**TEXT:**
┌────────
Opinion
Civil Action 4:22cv660
01-18-2024
REPORT AND RECOMMENDATION OF UNITED STATES MAGISTRATE JUDGE
KIMBERLY C. PRIEST JOHNSON UNITED STATES MAGISTRATE JUDGE
Pending before the Court is Defendant Elbert Holmes' (“Holmes”) Motion for Summary Judgment (“the Motion for Summary Judgment”) (Dkt. #29). To date, Plaintiff Royce Glenn Daily (“Plaintiff”) has not filed a response. After reviewing the Motion for Summary Judgment and all other relevant filings, the Court recommends the Motion for Summary Judgment (Dkt. #29) be GRANTED, as set forth herein.
I. BACKGROUND
On July 29, 2022, Plaintiff, proceeding pro se and in forma pauperis, filed this lawsuit pursuant to 42 U.S.C. § 1983 against Defendants Estela Gomez Lemas (“Lemas”), who at all relevant times was a correctional officer at the Cole Unit, and Holmes, who at all relevant times was the Warden of the Cole Unit. (Dkt. ##1, 4). Plaintiff alleges Lemas used “excessive force causing injury requiring medical attention.” (Dkt. #1, p. 3). With respect to Holmes, Plaintiff alleges “deprivation of a right against retaliation.” (Dkt. #1, p. 3). The Statement of Claim specifically provides:
On February 14, 2022, at TDCJ Cole Unit I was sprayed in the face with a chemical bleach solution in an unprovoked physical assault by TDCJ Correctional Officer Estela Gomez Lemas. This action caused me severe pain and irritation in my eyes. I immediately requested medical attention which was denied. I was subsequently pepper sprayed for insisting on infirmary services. I was subjected to taunting by Officer Lemas afterwards. I requested an incident investigation charging physical
assault. I was transferred out of Cole Unit to Duncan Unit for repeated requests for proper investigation by Cole Unit and Administration.
└────────
**LISTED RECORDS:**
┌────────
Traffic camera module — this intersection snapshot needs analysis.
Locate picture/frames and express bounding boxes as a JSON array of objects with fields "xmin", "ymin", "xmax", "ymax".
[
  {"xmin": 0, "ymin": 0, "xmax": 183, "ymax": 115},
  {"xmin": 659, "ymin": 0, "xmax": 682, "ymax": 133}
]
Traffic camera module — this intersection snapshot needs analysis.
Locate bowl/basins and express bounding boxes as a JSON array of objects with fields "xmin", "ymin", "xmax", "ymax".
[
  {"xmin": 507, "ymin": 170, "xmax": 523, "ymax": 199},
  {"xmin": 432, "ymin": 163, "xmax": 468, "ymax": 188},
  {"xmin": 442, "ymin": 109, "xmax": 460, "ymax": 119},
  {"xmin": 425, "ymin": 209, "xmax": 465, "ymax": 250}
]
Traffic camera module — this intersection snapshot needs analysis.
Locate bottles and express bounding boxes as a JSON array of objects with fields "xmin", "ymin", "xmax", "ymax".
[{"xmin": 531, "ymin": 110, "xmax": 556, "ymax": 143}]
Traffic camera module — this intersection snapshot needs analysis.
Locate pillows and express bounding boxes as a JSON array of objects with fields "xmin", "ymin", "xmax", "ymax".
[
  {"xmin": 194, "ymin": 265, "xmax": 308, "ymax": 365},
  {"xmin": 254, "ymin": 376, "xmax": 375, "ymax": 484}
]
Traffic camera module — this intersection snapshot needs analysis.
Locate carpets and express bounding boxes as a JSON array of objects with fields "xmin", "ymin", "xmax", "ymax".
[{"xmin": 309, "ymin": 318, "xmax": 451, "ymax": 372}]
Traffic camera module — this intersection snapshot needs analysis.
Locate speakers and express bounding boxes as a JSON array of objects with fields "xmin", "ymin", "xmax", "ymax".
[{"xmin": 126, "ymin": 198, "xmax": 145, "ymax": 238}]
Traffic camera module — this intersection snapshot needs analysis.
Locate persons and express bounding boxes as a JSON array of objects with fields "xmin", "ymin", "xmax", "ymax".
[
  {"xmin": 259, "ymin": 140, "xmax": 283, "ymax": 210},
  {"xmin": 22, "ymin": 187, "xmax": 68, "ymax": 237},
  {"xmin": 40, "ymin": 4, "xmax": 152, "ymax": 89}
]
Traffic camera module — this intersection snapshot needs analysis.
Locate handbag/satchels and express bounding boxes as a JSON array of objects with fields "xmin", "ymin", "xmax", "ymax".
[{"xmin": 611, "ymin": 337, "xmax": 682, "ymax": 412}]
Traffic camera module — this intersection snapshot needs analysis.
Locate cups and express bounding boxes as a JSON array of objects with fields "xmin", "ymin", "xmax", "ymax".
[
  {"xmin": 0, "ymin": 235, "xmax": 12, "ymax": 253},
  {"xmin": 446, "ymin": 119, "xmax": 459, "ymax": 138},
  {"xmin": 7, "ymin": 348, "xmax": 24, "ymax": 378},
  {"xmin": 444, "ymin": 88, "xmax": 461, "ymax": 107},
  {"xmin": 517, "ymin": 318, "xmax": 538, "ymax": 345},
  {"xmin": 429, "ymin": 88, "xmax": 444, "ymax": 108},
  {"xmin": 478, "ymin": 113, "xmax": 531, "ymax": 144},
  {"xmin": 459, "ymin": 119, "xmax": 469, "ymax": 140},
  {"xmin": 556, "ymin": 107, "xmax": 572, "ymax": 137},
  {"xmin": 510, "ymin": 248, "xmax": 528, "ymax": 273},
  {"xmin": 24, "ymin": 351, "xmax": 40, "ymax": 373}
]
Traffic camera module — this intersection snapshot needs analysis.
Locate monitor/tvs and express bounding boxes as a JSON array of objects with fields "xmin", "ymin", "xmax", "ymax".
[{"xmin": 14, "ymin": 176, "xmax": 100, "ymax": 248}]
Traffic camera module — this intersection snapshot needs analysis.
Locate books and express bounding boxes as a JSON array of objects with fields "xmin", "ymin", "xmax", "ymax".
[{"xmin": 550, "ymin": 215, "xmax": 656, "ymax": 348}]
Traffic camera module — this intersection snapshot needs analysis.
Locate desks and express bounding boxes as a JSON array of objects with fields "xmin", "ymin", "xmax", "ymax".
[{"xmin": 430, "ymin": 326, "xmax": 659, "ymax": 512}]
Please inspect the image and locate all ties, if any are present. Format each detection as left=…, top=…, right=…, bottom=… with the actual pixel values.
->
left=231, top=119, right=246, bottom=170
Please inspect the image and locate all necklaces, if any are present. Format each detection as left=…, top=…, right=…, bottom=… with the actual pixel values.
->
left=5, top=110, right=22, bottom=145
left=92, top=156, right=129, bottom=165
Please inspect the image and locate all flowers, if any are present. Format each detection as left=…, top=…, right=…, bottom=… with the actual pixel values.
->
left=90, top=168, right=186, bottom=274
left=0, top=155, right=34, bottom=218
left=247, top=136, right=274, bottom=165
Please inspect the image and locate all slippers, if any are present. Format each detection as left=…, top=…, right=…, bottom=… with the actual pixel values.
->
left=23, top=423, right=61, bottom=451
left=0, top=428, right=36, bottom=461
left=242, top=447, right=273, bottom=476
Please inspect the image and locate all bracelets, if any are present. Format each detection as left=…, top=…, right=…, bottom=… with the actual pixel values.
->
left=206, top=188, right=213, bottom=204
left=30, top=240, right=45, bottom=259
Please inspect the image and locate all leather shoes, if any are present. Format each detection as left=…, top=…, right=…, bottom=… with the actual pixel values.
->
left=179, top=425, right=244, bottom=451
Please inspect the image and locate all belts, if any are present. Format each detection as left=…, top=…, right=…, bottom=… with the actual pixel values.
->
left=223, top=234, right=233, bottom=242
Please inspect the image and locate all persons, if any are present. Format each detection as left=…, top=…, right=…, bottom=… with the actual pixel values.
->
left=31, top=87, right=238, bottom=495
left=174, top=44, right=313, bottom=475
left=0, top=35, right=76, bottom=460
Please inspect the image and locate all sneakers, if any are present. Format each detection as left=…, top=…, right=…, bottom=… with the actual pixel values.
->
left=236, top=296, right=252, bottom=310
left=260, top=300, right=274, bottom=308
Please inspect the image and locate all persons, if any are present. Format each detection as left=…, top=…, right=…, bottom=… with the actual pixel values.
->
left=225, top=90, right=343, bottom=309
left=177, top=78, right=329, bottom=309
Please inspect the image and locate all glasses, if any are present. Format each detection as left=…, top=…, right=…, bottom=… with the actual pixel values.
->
└────────
**CHECK YOUR UNDERSTANDING:**
[1] State whether each statement below agrees with the report, answering yes or no and quoting the deciding words from it. (a) Plaintiff filed a response to the Motion for Summary Judgment. (b) Holmes was the Warden of the Cole Unit at all relevant times. (c) Plaintiff states that his request for medical attention was granted.
[2] Continue the magistrate judge's report on the summary judgment motion, beginning right after its final sentence.
The records above come from a source separate from the report.

**ANSWERS GIVEN:**
[1]
(a) No: "To date, Plaintiff Royce Glenn Daily (“Plaintiff”) has not filed a response."
(b) Yes: "Holmes, who at all relevant times was the Warden of the Cole Unit"
(c) No: "I immediately requested medical attention which was denied."

[2]
There are two eyewitnesses to the unprovoked assault - inmate Brett Michael Shark . . . and inmate Raul Gonzalez .... I have a[n] infirmary report detailing medical attention given after being sprayed with both a chemical bleach solution and pepper spray. I also have a copy of the prescribed medication given to relieve the injury caused by the assault.(Dkt. #1, pp. 4-5). As relief, Plaintiff seeks compensatory and punitive damages. (Dkt. #1, p. 4). Attached to Plaintiff's Complaint is a copy of Plaintiff's Step 2 Offender Grievance Form related to his grievance filed against Lemas (Grievance #2022064798). (Dkt. #1-1).
The Court ordered Defendants to answer Plaintiff's Complaint or to otherwise plead. (Dkt. #6). Defendants filed an Answer (Dkt. #22), raising several defenses to Plaintiff's Complaint, including failure to exhaust administrative remedies. The Court ordered Defendants to file relevant motions concerning the defenses to Plaintiff's lawsuit as outlined in their Answer. (Dkt. #24).
On June 29, 2023, Holmes filed the Motion for Summary Judgment pursuant to Rule 56(b) of the Federal Rules of Civil Procedure.(Dkt. #29). Holmes argues he is entitled to summary judgment because Plaintiff failed to sufficiently exhaust his administrative remedies against him. He also argues Plaintiff fails to overcome Holmes' entitlement to qualified immunity. In support of the Motion for Summary Judgment, Holmes attached Plaintiff's Texas Department of Criminal Justice (“TDCJ”) grievance records from February 1, 2022, to August 31, 2022, along with a business records affidavit. (Dkt. #29-1). Plaintiff has not filed a response to the Motion for Summary Judgment.
Counsel for Defendants stated that based on his review of the pleadings and available relevant records, a dispositive motion is inappropriate for Lemas at this time. (Dkt. #29, p.1 n.1).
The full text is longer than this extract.